Unofficial Erlang Planet

July 29, 2010

Damien Katz

Getting Your Open Source Project to 1.0

The project I founded, Apache CouchDB, recently hit 1.0. I'm very proud :)

It's been a long time, but we finally produced a release that's complete, performs well and is rock solid.

Already CouchDB is on over 10 million machines. It's used by big respected websites (like the BBC) and groundbreaking organizations (Mozilla and Canonical). We run on most *nix, OS X, Windows, and even Android phones. Have dozens of frameworks and client libraries available. There are 2 books available for sale right now. There is a venture capital backed startup, Cloudant, that offers CouchDB hosting and scales to huge datasets. And I'm CEO of another venture backed ($2 million invested) 12 person start-up, Couchio.

So how did I get here? It took a lot of time and effort (almost 5 years!), and the help of a lot of people. Here are some tips of what it took to get CouchDB to 1.0.

Why?

Successful open source projects need a reason for being. You need to decide why you are creating a project and what problems it solves. Whether it's one or many reasons, you need to figure out what they are and explain them.

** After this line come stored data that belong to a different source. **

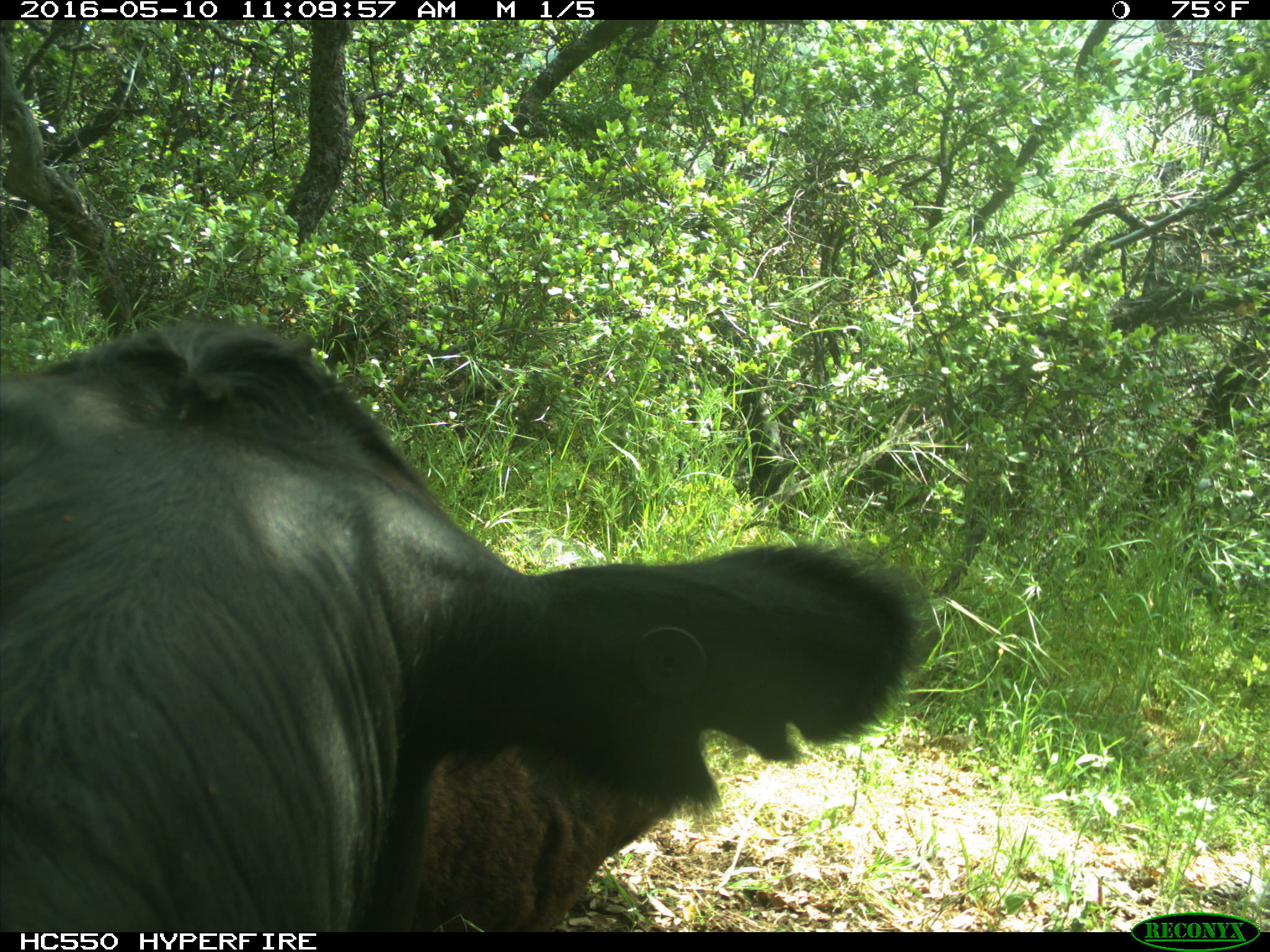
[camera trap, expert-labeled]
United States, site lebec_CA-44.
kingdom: Animalia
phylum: Chordata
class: Mammalia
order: Artiodactyla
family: Bovidae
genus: Bos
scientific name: Bos taurus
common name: domestic cow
Bos taurus (domestic cow).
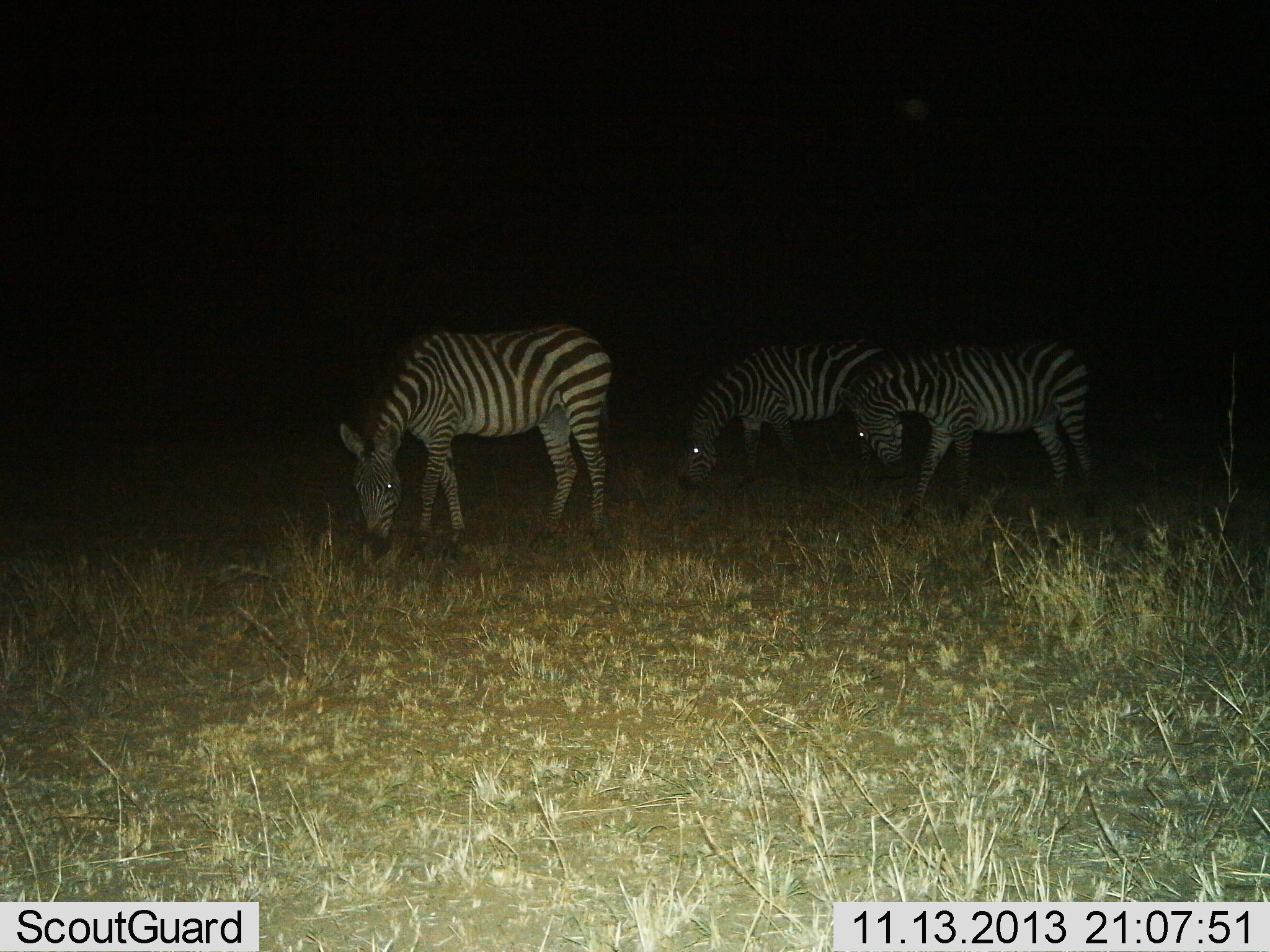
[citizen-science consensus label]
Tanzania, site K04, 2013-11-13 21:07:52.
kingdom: Animalia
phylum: Chordata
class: Mammalia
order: Perissodactyla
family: Equidae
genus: Equus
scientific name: Equus quagga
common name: plains zebra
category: zebra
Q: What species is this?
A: Zebra (plains zebra) (Equus quagga).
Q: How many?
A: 3.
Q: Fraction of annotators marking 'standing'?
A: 25%.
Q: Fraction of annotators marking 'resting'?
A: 0%.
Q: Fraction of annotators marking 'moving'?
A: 3%.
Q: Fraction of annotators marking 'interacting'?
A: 0%.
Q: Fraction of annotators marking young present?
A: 0%.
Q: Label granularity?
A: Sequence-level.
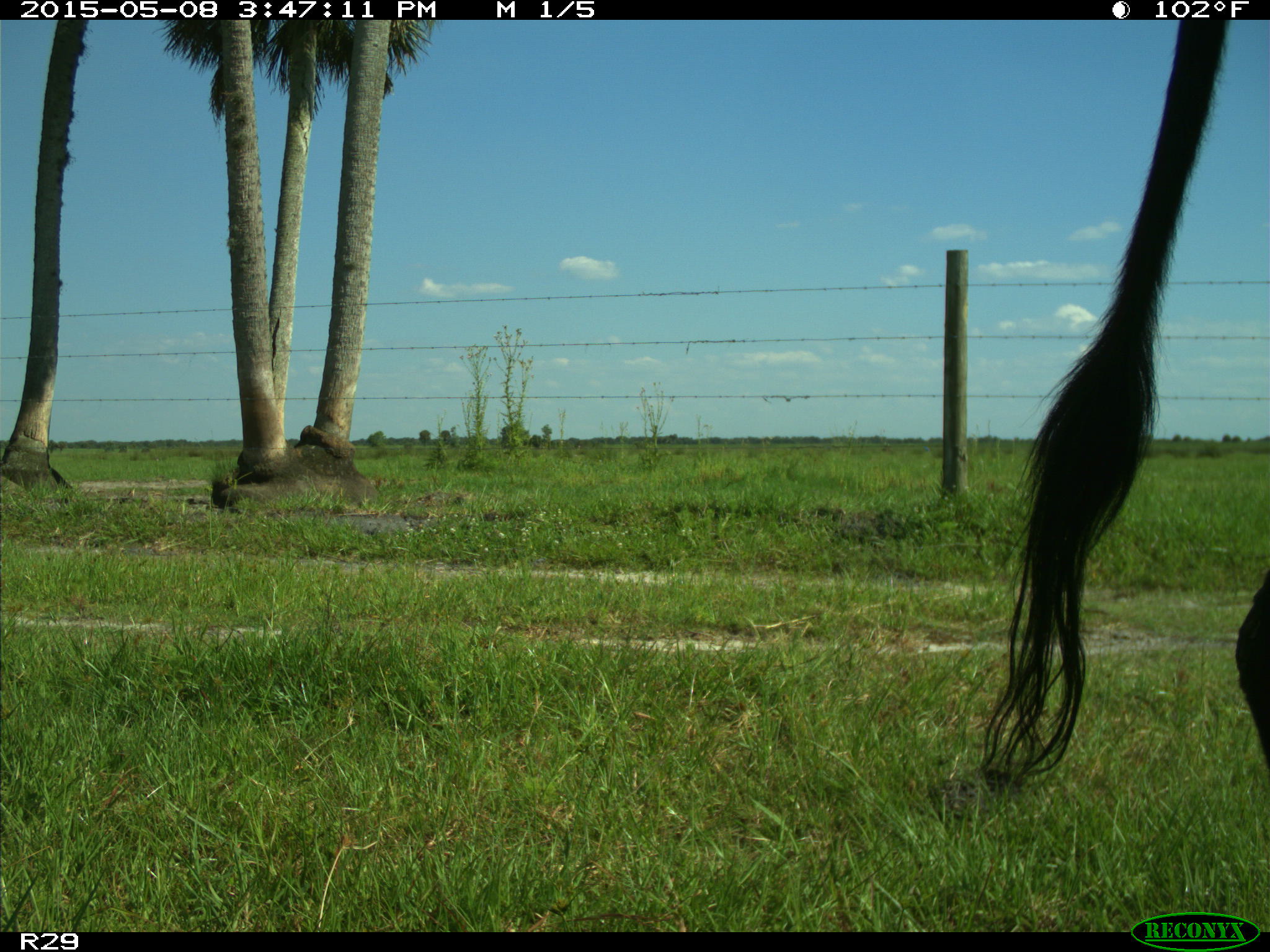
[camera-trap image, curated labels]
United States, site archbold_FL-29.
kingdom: Animalia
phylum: Chordata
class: Mammalia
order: Artiodactyla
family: Bovidae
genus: Bos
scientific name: Bos taurus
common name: domestic cow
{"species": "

Perhaps you are making something new, that hasn't existed. Why hasn't it existed it before? No had the idea? No one had the will to carry it through? Or maybe you are making something that's already in existence, like an HTTP server. What are your reasons? Simpler, faster, more features, different license?

If you are just doing it as a learning exercise, that's fine. But don't expect to attract a community until you can explain why it's useful beyond you own personal goals.

With CouchDB, my reasons were:
1. A schemaless document database with views, bi-directional replication and conflict detection to enable disconnected operation would be really useful.
2. I wanted to understand more about creating distributed systems and database internals.

No one cares about reason #2 except for me. But the first reason is compelling.

Make sure you can tell people why your project exists and what it's good for. And put the reasons on your project site where people can find them.

Code Comes First

Don't start a project unless you have a deep commitment to being a strong coder.

Now I'm not saying you must be a strong coder to participate in a project. Not at all. I'm saying that you must be strong coder to lead one. Maybe you'll get lucky and somehow attract a some really good coders to your project. But most really good coders go to projects with already solid codebases, or start their own.

Also, you don't have to be a strong coder when you start out, but you should know the basics and have a strong desire to learn and get better. Don't expect to attract anyone to your project until you have a substantial amount of working code that isn't a big ball of spaghetti.

With CouchDB, I always emphasized the quality of the high-level design and code implementation. We cannot under any circumstances lose or corrupt your committed data, or get things into an inconsistent state. Reliability and durability are absolutely imperative. Any design or implementation that doesn't meet these goals doesn't make it into the project.

Some projects might not have an emphasis on the reliability, but on absolute performance. That's a fine choice to make, but make sure your users know what they are trading off. And then actually deliver on the performance.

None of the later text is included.